La conditionnalité ex post valorise, elle, la performance. La Commission propose d'inclure, dans chacun des contrats de partenariat qu'elle signera avec les États membres, des indicateurs financiers et des objectifs chiffrés spécifiques à chaque programme. En sus, il y aurait des indicateurs communs : 34 pour le FEDER, 23 pour le FSE et 14 pour le fonds de cohésion. A partir de ces éléments, la Commission effectuerait une revue de la performance qui donnerait lieu en 2019 à la répartition d'un bonus. Je suis assez réservé sur la méthode : quels critères retenir ? Comment juger qu'ils sont atteints ? Tout cela risque d'induire des charges administratives disproportionnées.

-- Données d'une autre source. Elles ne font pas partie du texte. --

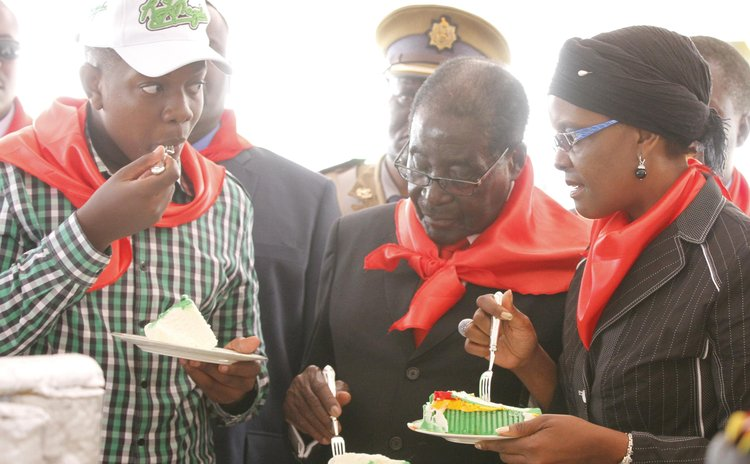 MARONDERA, Feb. 24 (Xinhua) -- Zimbabwe's President Robert Mugabe (C) eats a piece of cake with his wife Grace Mugabe and their son during celebrations to mark his 90th birthday  at Marondera, 75 km f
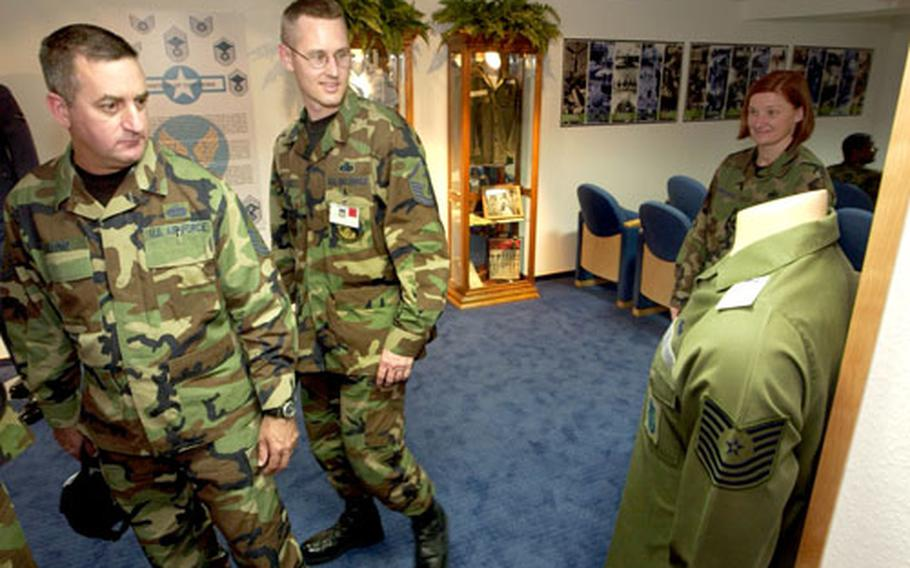 Chief Master Sgt. John Milford, left, the senior enlisted manager of the 435th Civil Engineering Squadron, and Master Sgt. Keith Custer, the first sergeant for the U.S. Forces in Europe Computer Systems Squadron, reminisce about the old green fatigue uniform on display in the new Parish Enlisted Heritage Room.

J'en termine par la simplification. L'application des règles du FEDER, qui sont plus souples, aux quatre autres fonds en gestion partagée, est bienvenue. Cette spectaculaire avancée sera l'occasion de préciser les champs respectifs de ces fonds, notamment du FEDER et du FEADER en matière de développement rural. L'adoption de ce cadre stratégique commun par acte délégué, qui a la préférence de la Commission européenne, a l'avantage de la souplesse et de la rapidité : pour rectifier le tir, il suffira d'adopter un autre acte délégué. De toute façon, l'entrée en vigueur d'un acte délégué est subordonnée à l'absence d'une opposition des États membres dans un délai donné et le législateur conserve la possibilité de retirer la délégation qu'il a donnée à la Commission. Malgré les interrogations, que je comprends, sur sa forme juridique, l'acte délégué apparaît donc préférable.

Le financement d'un même programme opérationnel sur plusieurs fonds représentera aussi une souplesse utile quand les fonds seront cloisonnés par thèmes.

En matière de règles de gestion, le recours aux coûts forfaitaires et les simplifications pour les projets « générateurs de recettes » favoriseront le développement des partenariats public-privé. La Commission européenne innove également avec le « plan d'action commun » pour lequel une obligation de résultats serait fixée en échange d'un allègement des contrôles et avec des contrôles réduits pour les petits projets et les projets fiables, ce que nous avions défendu.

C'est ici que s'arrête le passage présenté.